Die Mieterklientel war bunt gemischt und bildete nahezu alle Gesellschaftsschichten der damaligen Zeit ab: Neben dem Oberlehrer Dr. Heinrich König, der Arztwitwe Marie Dieckmann und dem Bauunternehmer Karl Haberecker lebten der Berufsmusiker Julius Seeling, der Hausierer Adolf Völker und der Straßenbahnschaffner Christian Greim mit ihren Familien in der Wohnanlage. Im vierten Obergeschoss betrieb der gelernte Holzschneider Heinrich Jantzon seit 1920 eine Clichée-Anstalt, in der er verschiedenste Druckerzeugnisse herstellte. Möglicherweise wurde auch unsere historische Ansichtskarte in seinen Räumen produziert.
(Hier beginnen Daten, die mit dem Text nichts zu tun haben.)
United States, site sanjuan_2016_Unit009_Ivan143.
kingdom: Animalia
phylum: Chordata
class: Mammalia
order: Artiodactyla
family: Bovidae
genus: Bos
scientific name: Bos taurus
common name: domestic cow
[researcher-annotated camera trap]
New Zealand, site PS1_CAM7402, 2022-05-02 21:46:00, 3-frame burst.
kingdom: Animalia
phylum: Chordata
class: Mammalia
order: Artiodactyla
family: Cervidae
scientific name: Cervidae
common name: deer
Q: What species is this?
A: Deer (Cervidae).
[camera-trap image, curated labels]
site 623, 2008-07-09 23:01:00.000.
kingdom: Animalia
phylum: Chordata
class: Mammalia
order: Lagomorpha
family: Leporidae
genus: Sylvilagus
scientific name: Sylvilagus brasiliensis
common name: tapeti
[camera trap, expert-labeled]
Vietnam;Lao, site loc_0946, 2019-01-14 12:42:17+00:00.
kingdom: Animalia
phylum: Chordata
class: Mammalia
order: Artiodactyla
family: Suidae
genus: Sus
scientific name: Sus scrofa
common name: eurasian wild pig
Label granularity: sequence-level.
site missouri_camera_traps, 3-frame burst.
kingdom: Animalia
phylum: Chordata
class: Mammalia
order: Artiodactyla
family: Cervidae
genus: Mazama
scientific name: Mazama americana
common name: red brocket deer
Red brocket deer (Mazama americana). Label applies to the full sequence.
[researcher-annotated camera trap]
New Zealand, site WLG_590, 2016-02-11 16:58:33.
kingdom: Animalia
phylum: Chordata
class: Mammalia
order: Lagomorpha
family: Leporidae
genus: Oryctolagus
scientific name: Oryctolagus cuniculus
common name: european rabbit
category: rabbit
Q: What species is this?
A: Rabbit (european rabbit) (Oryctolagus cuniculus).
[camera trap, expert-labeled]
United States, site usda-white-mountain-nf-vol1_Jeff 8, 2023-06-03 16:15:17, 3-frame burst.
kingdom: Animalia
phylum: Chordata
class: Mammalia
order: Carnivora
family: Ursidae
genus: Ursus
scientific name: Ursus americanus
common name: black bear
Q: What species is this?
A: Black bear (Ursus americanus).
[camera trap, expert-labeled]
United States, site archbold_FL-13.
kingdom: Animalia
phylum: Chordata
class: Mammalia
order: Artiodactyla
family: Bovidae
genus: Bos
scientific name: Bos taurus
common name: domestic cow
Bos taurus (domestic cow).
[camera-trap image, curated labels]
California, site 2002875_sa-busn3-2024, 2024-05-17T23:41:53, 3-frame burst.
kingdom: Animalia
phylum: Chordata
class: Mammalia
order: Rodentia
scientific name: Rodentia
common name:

Wohl ebenfalls zu den Bewohnern zählt die Familie vor dem Eingang: die Dame topmodisch im Mantel mit Pelzkragen und Cloche-Hut, der Herr im Stresemann und mit Fedora und das Baby im modernen, gut gefederten Kinderwagen.

Bis heute hat sich an dem Prachtbau rein äußerlich wenig verändert, sieht man einmal von den neuen ungeteilten Fenstern ab, die dem Betrachter sehr drastisch vor Augen führen, dass Fensterteilungen für die Wirkung einer Häuserfront durchaus von Bedeutung sind. Selbst die mit reichem Schnitzwerk versehene Haustür und die geschwungenen Geländer der Loggien sind noch an ihrem Platz.

Den Fahnenhalter mit Stange über dem Eingang allerdings hat man irgendwann demontiert: Nach 1945 hatte das „Beflaggen“, das schon zur Kaiserzeit üblich gewesen war, seine Unschuld endgültig verloren. Die Bewohnerinnen und Bewohner werden also, so sie denn überhaupt wollen, zur diesjährigen Fußball-Weltmeisterschaft die Flaggen und Fahnen ihrer Lieblingsmannschaft ganz und gar unschick am Balkongeländer festbinden oder in die Fensterrahmen einzwicken müssen.